Esas No: 2013/10698
Karar No: 2013/9731
Karar Tarihi: 21.10.2013
Yargıtay 16. Hukuk Dairesi 2013/10698 Esas 2013/9731 Karar Sayılı İlamı
"İçtihat Metni"
MAHKEMESİ :ASLİYE HUKUK MAHKEMESİ
Taraflar arasında görülen dava sonucunda verilen hükmün Yargıtay"ca incelenmesi istenilmekle; temyiz isteğinin süresinde olduğu anlaşıldı, inceleme raporu ve dosyadaki belgeler okundu, GEREĞİ GÖRÜŞÜLDÜ:
Davacı ..., Şakiran Mahallesi çalışma alanında bulunan ve kadastro sırasında tespit harici bırakılan taşınmaz bölümü hakkında kazandırıcı zamanaşımı zilyetliğine dayanarak tescil istemiyle dava açmıştır. Mahkemece yapılan yargılama sonunda davanın kabulüne, taşınmazın uzman fen bilirkişi raporunda (A) harfi ile gösterilen bölümünün ... İlçesi Şakiran Mahallesi 160 ada son parsel numarası verilmek suretiyle davacı ... adına tesciline karar verilmiş; hüküm, idare temsilcisi tarafından temyiz edilmiştir.
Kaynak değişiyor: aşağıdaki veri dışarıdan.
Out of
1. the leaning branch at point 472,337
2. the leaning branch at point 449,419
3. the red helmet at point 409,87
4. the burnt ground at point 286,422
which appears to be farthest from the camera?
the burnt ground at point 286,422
Kadastro sırasında tescil harici bırakılan yerler için açılan tescil davalarında TMK"nın 713/3. maddesi uyarınca Hazine ve ilgili kamu tüzel kişileri yasal hasım olmasına rağmen dava konusu yerin bulunduğu ... İlçesi Belediye Başkanlığına ve Hazineye husumet yöneltilmeden davanın görülmesi yerinde değildir. Eldeki davada husumet kadastro müdürlüğüne yöneltilmiş, kadastro müdürlüğünü temsilen Hazine temsilcisi duruşmalara katılmıştır. Duruşmaların Hazine temsilcisi tarafından takip edilmesi kendiliğinden Hazine"ye taraf sıfatı kazandırmayacaktır. Dava dilekçesindeki anlatım ve istemden, asıl dava edilmek istenenin kadastro müdürlüğü değil, Hazine olduğu anlaşılmaktadır. Davacının, yasal hasım olan Hazine yerine kadastro müdürlüğünü hasım göstermesi şeklindeki bu yanılgısı temsilcide hata niteliğindedir. Temsilcide hata halinde, davanın husumetten reddedilmeyip doğru hasma dava dilekçesinin tebliğ edilerek taraf teşkilinin sağlanabileceği, Yargıtay"ın yerleşmiş uygulamalarından olduğu gibi, 6100 sayılı HMK"nın "Tarafta İradi Değişiklik" başlığını taşıyan 124. md. ile de temsilcide yanılgı hali yasal düzenleme kapsamına alınmıştır. Hal böyle olunca, mahkemece, dava dilekçesi ve duruşma günü yasal hasım olan Hazine ve ilgili belediyeye tebliğ ettirilip davaya devam etmek ve sonucuna göre karar verilmesi gerekirken, mahkemece yöntemine göre taraf teşkili sağlanmadan esasa ilişkin hüküm kurulması usul ve yasaya aykırı olduğu gibi, kadastroca tescil harici bırakılan yerler için açılan tescil davalarında TMK’nın 713/4 ve 5. fıkralarına uygun bir biçimde ilan yapılması gerektiğinin göz ardı edilmesi de isabetsiz olup, davalı idare vekilinin temyiz itirazları açıklanan nedenlerle yerinde bulunduğundan kabulü ile hükmün BOZULMASINA, bozma nedenine göre sair temyiz itirazlarının bu aşamada incelenmesine yer olmadığına, 21.10.2013 gününde oybirliğiyle karar verildi.